Na escola a criança busca estabelecer laços e modos de conviver semelhantes ao que observa na família (muitas vezes copia fidedignamente) e atua conforme o que aprendeu e assimilou. Se esses comportamentos não forem adequados às normas de convivência da escola, a criança pode reagir com agressividade, desatenção, submissão e consequentes problemas de aprendizagem, enfim, muitos são os problemas que podem surgir desse desencontro entre as formas de conviver da família e da escola. Outro fator que resulta disso, segundo Maria Angélica, é que muitas vezes a escola não sabe muito bem como lidar com determinados desajustes na socialização e parte para a ação buscando justificativas, rótulos, ou seja, busca um diagnóstico para justificar o comportamento da criança e a sua impotência para agir diante do problema de conduta ou de aprendizagem. Novamente aí o diálogo entre escola e família se faz necessário, bem como o auxílio de um profissional da área da psicologia ou psicopedagia para auxiliar no manejo. À escola, cabe o papel da transmissão dos conhecimentos científicos (socialização formal), o desenvolvimento de capacidades cognitivas, afetivas, de relacionamento em sociedade, potencializar competências comunicativas e participando ativamente na formação da identidade individual de cada aluno (socialização informal), já que está todos os dias em contato direto e influencia sim na formação de cada um dos seus alunos.

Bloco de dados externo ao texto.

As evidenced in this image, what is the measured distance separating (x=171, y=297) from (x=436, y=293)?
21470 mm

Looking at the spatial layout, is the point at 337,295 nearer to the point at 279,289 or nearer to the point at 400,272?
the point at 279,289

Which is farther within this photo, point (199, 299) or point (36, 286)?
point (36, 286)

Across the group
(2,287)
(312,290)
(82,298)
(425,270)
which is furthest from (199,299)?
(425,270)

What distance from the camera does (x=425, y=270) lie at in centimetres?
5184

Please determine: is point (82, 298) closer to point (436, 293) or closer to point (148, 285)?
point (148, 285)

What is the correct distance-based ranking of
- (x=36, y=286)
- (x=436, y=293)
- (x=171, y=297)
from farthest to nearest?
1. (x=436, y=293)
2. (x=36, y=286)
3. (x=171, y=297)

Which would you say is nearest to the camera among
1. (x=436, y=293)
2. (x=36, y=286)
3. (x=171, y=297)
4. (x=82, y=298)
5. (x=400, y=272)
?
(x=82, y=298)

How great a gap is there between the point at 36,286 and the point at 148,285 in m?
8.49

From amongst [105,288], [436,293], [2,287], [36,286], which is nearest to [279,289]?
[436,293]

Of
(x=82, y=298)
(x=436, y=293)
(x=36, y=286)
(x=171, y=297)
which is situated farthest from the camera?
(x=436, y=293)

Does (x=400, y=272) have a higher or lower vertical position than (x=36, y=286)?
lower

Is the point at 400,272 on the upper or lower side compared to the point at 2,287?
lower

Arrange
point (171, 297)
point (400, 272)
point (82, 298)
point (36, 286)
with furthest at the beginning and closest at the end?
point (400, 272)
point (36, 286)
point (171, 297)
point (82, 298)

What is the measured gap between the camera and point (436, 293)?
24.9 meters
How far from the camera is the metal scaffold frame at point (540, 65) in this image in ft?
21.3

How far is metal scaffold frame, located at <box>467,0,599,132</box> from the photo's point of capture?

Uma maior influência da sociedade
Atualmente, as crianças já ficam aos cuidados de escolas a partir dos quatro meses de idade, o que significa uma aceleração no processo de socialização e uma maior influencia da sociedade na formação das crianças. Por isso, os pais sempre devem estar atentos aos seus filhos, trazendo para si as suas responsabilidades de educar, ensinar valores morais e éticos, já que lá fora encontrarão crianças que têm essa formação em casa e crianças que não têm. Logo, os valores da família devem estar muito bem arraigados e assimilados pela criança para que ela possa ser influenciada, sim, mas pelas coisas positivas, que venham somar no seu crescimento e, em contrapartida auxiliar colegas e professores no crescimento do coletivo.
A partir destas reflexões podemos compreender a importância que a família e a escola têm como pilares para a formação da identidade e personalidade do indivíduo bem como transmissores dos princípios éticos e morais que permeiam a sociedade como um todo.
Por isso Maria Angélica orienta que as famílias nunca abram mão de seus filhos, não deleguem a ninguém o que é de direito e dever tanto dos pais quanto dos filhos, de permanecerem, se identificarem e crescerem no seio de sua família (quando isso é possível), de serem amados profundamente, e, em relação com a escola, busquem sempre o diálogo sadio em prol do crescimento, pois a socialização é resultado de uma boa integração entre valores subjetivos e objetivos.